La seconda è che il tanto vituperato patriarcato, aveva almeno un “pregio”. Quello di esentare il genere femminile dal confronto col male. Là il lavoro “sporco” era riservato ai maschi, mentre le donne “oppresse” potevano coltivare la delicatezza dei “buoni sentimenti”. Se non altro, però, quelle donne sembravano nutrire una sorta di riconoscenza per questo privilegio che era loro concesso. Il patriarcato, si legge, è morto definitivamente, ma non sono morte le credenze che aveva generato. Così, mentre da una parte prosegue la lotta per “l’uguaglianza”, condotta essenzialmente contro quella che viene ancora definita l’oppressione maschile, dall’altra si continua a proclamare la diversità femminile, che si sostanzierebbe in una innata superiorità morale.
Lasciamo stare le contraddizioni pratiche di cui è intessuta questa visione, che stridono in modo evidente con la realtà di tutti i giorni. (perché non viene coerentemente rivendicata, ad esempio, la presenza di donne soldato in prima linea, ma ci si “accontenta” dei posti in retrovia, più comodi ed egualmente retribuiti?).

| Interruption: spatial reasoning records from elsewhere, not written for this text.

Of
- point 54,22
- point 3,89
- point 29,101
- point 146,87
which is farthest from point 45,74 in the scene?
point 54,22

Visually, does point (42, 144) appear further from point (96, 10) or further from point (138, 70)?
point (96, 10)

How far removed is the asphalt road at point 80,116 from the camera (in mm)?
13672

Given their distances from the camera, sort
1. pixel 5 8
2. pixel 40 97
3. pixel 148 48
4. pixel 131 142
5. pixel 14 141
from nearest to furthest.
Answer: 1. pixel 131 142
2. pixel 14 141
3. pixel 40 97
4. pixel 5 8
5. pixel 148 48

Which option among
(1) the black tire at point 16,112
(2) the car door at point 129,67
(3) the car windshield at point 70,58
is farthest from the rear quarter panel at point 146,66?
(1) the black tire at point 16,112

Mi preme di più rilevare che la tendenziale scomparsa del sapere di genere, l’omologazione forzata sotto il segno del consumo, la scomparsa di codici simbolici propri del maschile e del femminile, non solo genera “mostri” unisex, ma ha anche spazzato via quella rete protettiva comunitaria che produceva solidarietà di genere, fungendo anche da contenimento e compensazione dell’aggressività. Lasciata a se stessa, questa si scarica ora in modo incontrollato.

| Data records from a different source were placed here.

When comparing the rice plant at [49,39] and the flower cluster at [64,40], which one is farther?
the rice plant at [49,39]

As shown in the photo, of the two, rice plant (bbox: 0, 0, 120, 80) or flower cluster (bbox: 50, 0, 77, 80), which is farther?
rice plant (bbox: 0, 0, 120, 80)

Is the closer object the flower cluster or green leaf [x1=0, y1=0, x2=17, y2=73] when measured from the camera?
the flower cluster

Penso, ad esempio, allo spirito di corpo che in passato contrassegnava l’esercito, e che produceva innumerevoli episodi di solidarietà , di sacrificio eroico della propria vita per salvare quella del commilitone, come testimoniano le cronache di guerra. Ma penso anche alla rete protettiva stesa dalla comunità delle donne nei confronti delle compagne, dalle neo mamme segnate dalla depressione post/parto, a quelle alle prese coi problemi di accudimento della casa e dei figli, e che hanno evitato tanti drammi che segnano la vita odierna.
Credo che tutti dovremmo riflettere su questi aspetti. L’uguaglianza prospettata in questa società è una falsa uguaglianza, che nuoce tanto al maschile quanto al femminile, che dovrebbero invece trovare una strada autonoma, consona al proprio genere pur nella pari dignità, e recuperare il concetto di complementarietà. Il ciclo storico che vedeva nel “gender” una pura costruzione culturale, l’adesione al quale era una scelta soggettiva sganciata dall’appartenenza sessuale, sta mostrando tutti i suoi limiti. Sul piano culturale è stato un inganno, se non altro perché non è mai riuscito a spiegare il perché quella divisione si è riprodotta in modo analogo in tutte le culture. Ora, però, diventano evidenti anche le conseguenze nefaste che una simile “cultura” ha prodotto nella vita concreta di uomini e donne.